AkitaOnRails: One of the advantages of the Microsoft .NET strategy was being prepared since its first day to be language-agnostic. Now we have the DLR that was derived from the works in IronPython and not IronRuby. But there is yet another cool language that not many people are aware of: F#, the OCaml inspired language. Have you tried it?

Scott Hanselman: Yes, and I’ve done two podcasts on it, one with Robert Pickering, author of a book on F# and one with Dustin Campbell, an enthusiast. I’m stoked it’ll be a first-class language inside VS.

with John Lam

AkitaOnRails: I am not against technical comparisons, we have to do such things to decide our steps in projects. But I am against pointless challenges. Rails is far from perfect and I am the first say it. That said, it is great for an specific niche of web development. I usually recommend that good programmers should expand their horizons and learn as much new stuff as possible. You can’t know everything perfectly but it’s always good to be aware of the possibilities. You wrote something around these lines. What do you think about it?

Scott Hanselman: Rails is good for what it does in it’s niche. You don’t create Windows Desktop apps with Rails and that’s fine. That’s why we don’t compare Rails to WPF, we compare it to Web Frameworks. Comparison is good and there’s always good to be found on either side. I avoid flame wars as well. It’s pointless. If the shoe pinches, don’t wear it. But, try as many shoes as you can!

AkitaOnRails: Last year you wrote an interesting post about the future. Google is this big giant, Amazon released surprisingly good products in the last few months like S3, EC2, SimpleDb. I am not well aware of the current Microsoft Live’s strategy. Can you say something about where is it heading to?

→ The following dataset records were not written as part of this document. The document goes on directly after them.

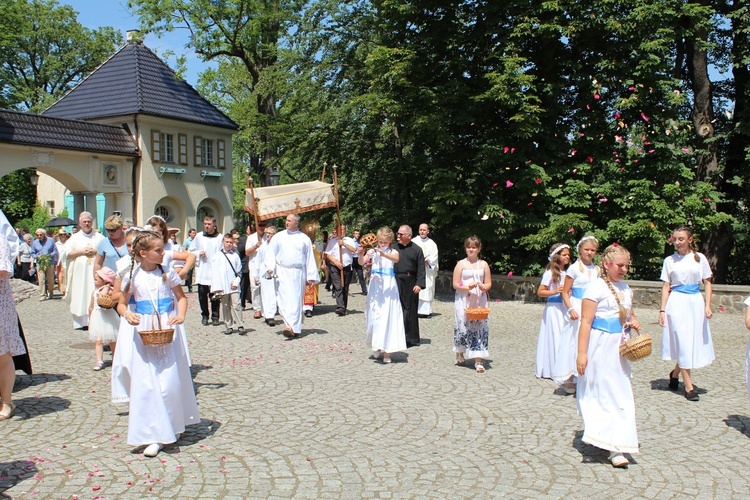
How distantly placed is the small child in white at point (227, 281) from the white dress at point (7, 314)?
5.14 m

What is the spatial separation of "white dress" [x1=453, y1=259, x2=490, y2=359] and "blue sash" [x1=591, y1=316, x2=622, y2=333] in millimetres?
3395

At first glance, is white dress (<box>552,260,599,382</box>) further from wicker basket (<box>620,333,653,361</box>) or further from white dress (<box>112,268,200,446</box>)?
white dress (<box>112,268,200,446</box>)

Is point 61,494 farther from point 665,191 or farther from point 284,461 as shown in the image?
point 665,191

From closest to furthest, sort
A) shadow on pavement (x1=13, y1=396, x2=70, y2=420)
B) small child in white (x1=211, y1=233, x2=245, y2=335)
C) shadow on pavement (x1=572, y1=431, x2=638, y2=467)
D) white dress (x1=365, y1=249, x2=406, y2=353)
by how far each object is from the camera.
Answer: shadow on pavement (x1=572, y1=431, x2=638, y2=467) < shadow on pavement (x1=13, y1=396, x2=70, y2=420) < white dress (x1=365, y1=249, x2=406, y2=353) < small child in white (x1=211, y1=233, x2=245, y2=335)

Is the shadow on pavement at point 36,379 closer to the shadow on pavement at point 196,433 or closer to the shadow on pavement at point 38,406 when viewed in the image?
the shadow on pavement at point 38,406

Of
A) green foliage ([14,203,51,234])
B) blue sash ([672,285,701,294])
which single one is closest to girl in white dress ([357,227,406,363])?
blue sash ([672,285,701,294])

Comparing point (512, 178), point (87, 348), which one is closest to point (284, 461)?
point (87, 348)

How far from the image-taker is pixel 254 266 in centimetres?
1482

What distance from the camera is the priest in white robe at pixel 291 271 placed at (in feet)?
38.1

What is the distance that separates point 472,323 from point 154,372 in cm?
455

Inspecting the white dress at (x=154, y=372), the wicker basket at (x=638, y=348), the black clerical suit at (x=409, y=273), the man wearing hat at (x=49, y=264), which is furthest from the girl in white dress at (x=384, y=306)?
the man wearing hat at (x=49, y=264)

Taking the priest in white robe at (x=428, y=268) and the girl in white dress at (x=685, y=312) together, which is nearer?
the girl in white dress at (x=685, y=312)

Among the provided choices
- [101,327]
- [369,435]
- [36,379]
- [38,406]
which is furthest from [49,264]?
[369,435]

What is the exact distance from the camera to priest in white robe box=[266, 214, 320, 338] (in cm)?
1162
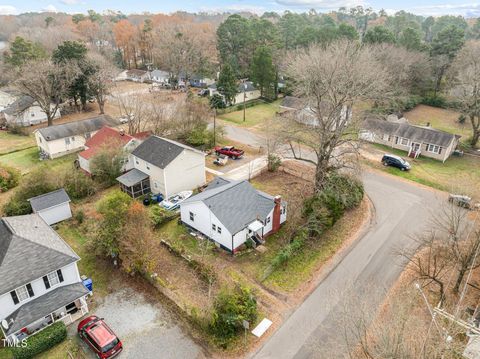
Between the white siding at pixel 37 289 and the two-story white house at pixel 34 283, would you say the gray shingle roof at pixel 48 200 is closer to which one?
the two-story white house at pixel 34 283

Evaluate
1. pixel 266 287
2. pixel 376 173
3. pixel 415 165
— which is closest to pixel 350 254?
pixel 266 287

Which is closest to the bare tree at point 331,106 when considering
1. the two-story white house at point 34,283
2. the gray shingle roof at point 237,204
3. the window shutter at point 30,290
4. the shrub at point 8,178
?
the gray shingle roof at point 237,204

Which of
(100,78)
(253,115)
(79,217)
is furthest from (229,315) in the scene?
(100,78)

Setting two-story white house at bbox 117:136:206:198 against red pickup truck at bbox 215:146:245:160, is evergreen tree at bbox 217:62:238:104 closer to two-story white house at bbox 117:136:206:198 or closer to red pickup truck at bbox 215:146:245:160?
red pickup truck at bbox 215:146:245:160

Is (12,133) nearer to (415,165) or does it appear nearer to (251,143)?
(251,143)

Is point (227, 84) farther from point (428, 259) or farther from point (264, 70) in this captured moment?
point (428, 259)

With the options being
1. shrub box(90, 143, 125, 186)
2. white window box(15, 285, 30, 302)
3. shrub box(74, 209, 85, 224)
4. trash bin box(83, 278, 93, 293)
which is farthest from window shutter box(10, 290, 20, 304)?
shrub box(90, 143, 125, 186)
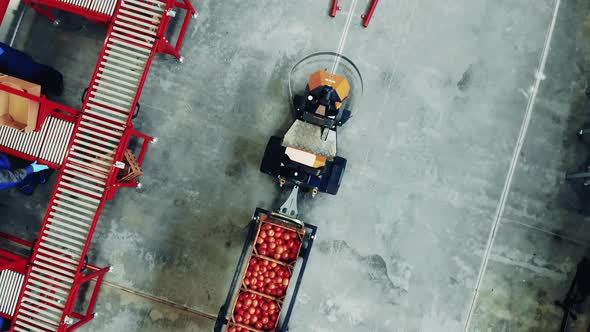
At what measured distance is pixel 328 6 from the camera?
793 cm

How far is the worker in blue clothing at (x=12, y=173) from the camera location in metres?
6.56

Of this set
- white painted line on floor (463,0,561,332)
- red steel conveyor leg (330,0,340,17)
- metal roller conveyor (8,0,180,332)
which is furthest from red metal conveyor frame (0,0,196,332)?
white painted line on floor (463,0,561,332)

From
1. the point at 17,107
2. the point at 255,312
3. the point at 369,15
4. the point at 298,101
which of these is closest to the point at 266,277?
the point at 255,312

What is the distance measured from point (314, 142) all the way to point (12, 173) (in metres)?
5.04

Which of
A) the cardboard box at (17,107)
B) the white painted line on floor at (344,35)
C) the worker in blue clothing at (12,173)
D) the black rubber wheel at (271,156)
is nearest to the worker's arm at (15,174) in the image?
the worker in blue clothing at (12,173)

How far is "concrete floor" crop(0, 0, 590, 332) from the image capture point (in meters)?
7.57

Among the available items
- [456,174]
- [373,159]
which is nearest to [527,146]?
[456,174]

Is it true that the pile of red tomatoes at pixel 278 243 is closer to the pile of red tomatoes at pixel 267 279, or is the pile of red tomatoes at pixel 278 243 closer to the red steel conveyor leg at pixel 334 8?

Scott Hanselman: I’m not in that group so I have no insight outside of what’s already been said. However, I do still hold to my predictions in that post!

Computing will be moved into the Cloud. It’s already happening, we’re 20% there. The idea has been around since the beginning, and it will, in my opinion, continue come up until it actually happens and we build Skynet. One of these compute clouds will no doubt end up in orbit.

AkitaOnRails: And of course, I kind of ‘have’ to ask you this: do you use Windows Vista? How has it been for you given that there’s a huge underground campaign against it? Do you think it is as bad as everybody else says? I can’t comment because I never tried it outside of my virtual machine (I am a Mac guy), but they did sold 100 million licenses.

Scott Hanselman: Sure. I run Vista 64-bit on 3 machines, and Vista 32-bit on 2 machines. It was rough for the first 3 months while the driver support sucked, but now it’s fine. I’ve got 2 vista machines that haven’t been rebooted in months, just put to sleep and woken up. Once you get good video drivers, you’re usually cool.

Folks give Vista a hard time but they forget the wide range of hardware it has to run on. OS X only has to run on Macs, and a narrow range at that. Vista has to run on millions of combinations of hardware. Third Party Drivers are by FAR the thing that crashes Vista the most and it gets blamed. That’s why I run 64-bit and used only signed drivers. I’ve been thrilled with 64-bit. Works great.

AkitaOnRails: Ok, this is it :-) Thanks a lot!